Movie Review: 48 Hrs. (1982) directed by Walter Hill
San Francisco police detective Jack Cates (Nick Nolte) isn’t having a good day. He started it with fighting with his bartender girlfriend Elaine (Annette O’Toole). Then he invited himself along when two fellow detectives were trying to do a simple credit card theft/fraud bust (they weren’t too keen on this due to his loose cannon reputation.) Unfortunately, the thieves are actually murderous escaped convict Albert Ganz (James Remar) and his henchman Billy Bear (Sonny Landham). Both the other cops were killed in the ensuing conflict, though one might have survived if Cates hadn’t foolishly allowed Ganz to get his gun. Cates is in hot water, putting it mildly. And the next forty-eight hours of his life are only going to be worse.
Cates learns that Ganz also murdered one of his old gang members and the one surviving associate the police know the location of is in prison. Reggie Hammond (Eddie Murphy), an affable fellow with only six months left on his sentence, is initially uncooperative until he learns what Ganz has been up to. He says he can help, but only if he’s on the outside for a while. At a loss for other leads, Cates forges another officer’s name to get Hammond released in his custody for 48 hours. The clock is ticking. Will they be able to track down Ganz and Bear, satisfy Hammond’s secret agenda, and survive each other’s company?
This was Eddie Murphy’s debut feature film. He was already a successful comedian, but he was not the first or even the fourth choice for the part, and Nick Nolte was the box office star. Turned out Eddie Murphy could in fact act, and recycled some of the Hammond and Cates characters into Detective Axel Foley in his solo vehicle Beverly Hills Cop which made him a box office star in his own right. Nolte does carry the movie for the first twenty minutes before Murphy’s character is introduced, but the film really does improve the moment they’re together.
The movie’s also notable for its time in having a larger portion of its cast, including major characters and the musical acts be black people in a film that wasn’t primarily marketed to the black audience. (This would rapidly change over the 1980s.)
Good: This was one of the first major “buddy cop” (despite Hammond, y’know, not being a cop) movies; two people with very different attitudes/cultures forced to feam up by circumstances, hating each other at first, but slowly growing to respect each other and even perhaps be friends, in the context of a police investigation. It does this very well, and was a major influence on later films in the subgenre.

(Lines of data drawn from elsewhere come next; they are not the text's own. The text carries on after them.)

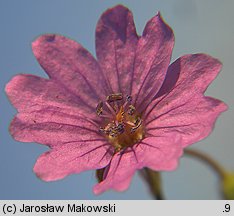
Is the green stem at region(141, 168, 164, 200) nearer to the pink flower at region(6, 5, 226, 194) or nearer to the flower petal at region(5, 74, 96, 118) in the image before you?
the pink flower at region(6, 5, 226, 194)

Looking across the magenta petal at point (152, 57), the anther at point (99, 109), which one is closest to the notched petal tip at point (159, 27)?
the magenta petal at point (152, 57)

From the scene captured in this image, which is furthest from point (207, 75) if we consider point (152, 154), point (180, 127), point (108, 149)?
point (108, 149)

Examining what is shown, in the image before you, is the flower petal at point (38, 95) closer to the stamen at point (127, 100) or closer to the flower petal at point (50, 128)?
the flower petal at point (50, 128)

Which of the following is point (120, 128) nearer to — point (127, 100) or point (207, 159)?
point (127, 100)

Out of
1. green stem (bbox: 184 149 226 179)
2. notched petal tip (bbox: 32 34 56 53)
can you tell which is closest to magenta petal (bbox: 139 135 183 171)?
notched petal tip (bbox: 32 34 56 53)

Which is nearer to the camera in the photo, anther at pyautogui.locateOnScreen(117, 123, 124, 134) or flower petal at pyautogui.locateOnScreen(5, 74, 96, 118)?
flower petal at pyautogui.locateOnScreen(5, 74, 96, 118)

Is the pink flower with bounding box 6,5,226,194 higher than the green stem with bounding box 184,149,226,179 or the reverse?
higher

Nolte and Murphy both shine in their parts.
The music is excellent (save a grating rendition of “Roxanne” by Hammond), and the stunts are solid.
Less good: This is one of those “cowboy cop” movies where “rules” and “procedures” just get in the hero’s way, and cops that do try to follow the rules are stupid at best, and an obstacle to justice otherwise. We keep hearing that Cates will file reports, but we never see him do so. Cates routinely skips getting warrants.

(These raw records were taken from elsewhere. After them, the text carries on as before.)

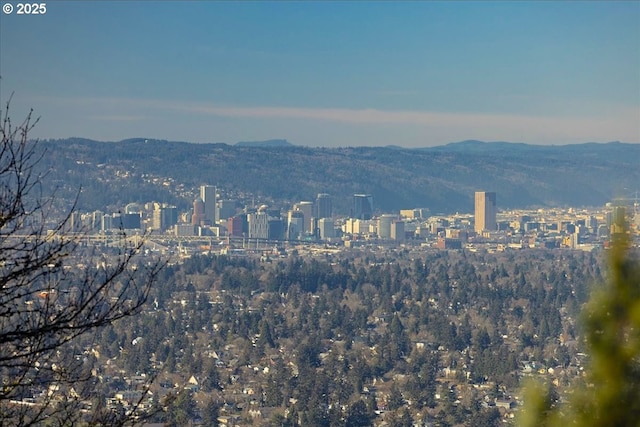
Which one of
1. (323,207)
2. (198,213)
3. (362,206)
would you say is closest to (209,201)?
(198,213)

A reminder of how things have changed since the 1980s; there’s a lot of casual racism, sexism and homophobia, mostly in the language. (Could you get away with a Confederate flag-themed bar in San Francisco these days?) Cates does apologize a bit for the racist slurs, indicating it’s partly performative as his “tough guy cop” role.
Content note: Violence, mostly lethal. An extended fistfight. Female nudity, offscreen extramarital sex. The aforementioned racism, sexism and homophobia, plus some general rough language. Alcohol abuse.
A mostly excellent movie, with some aspects that have aged badly. Recommended to Eddie Murphy fans who have somehow never seen it, and action fans in general.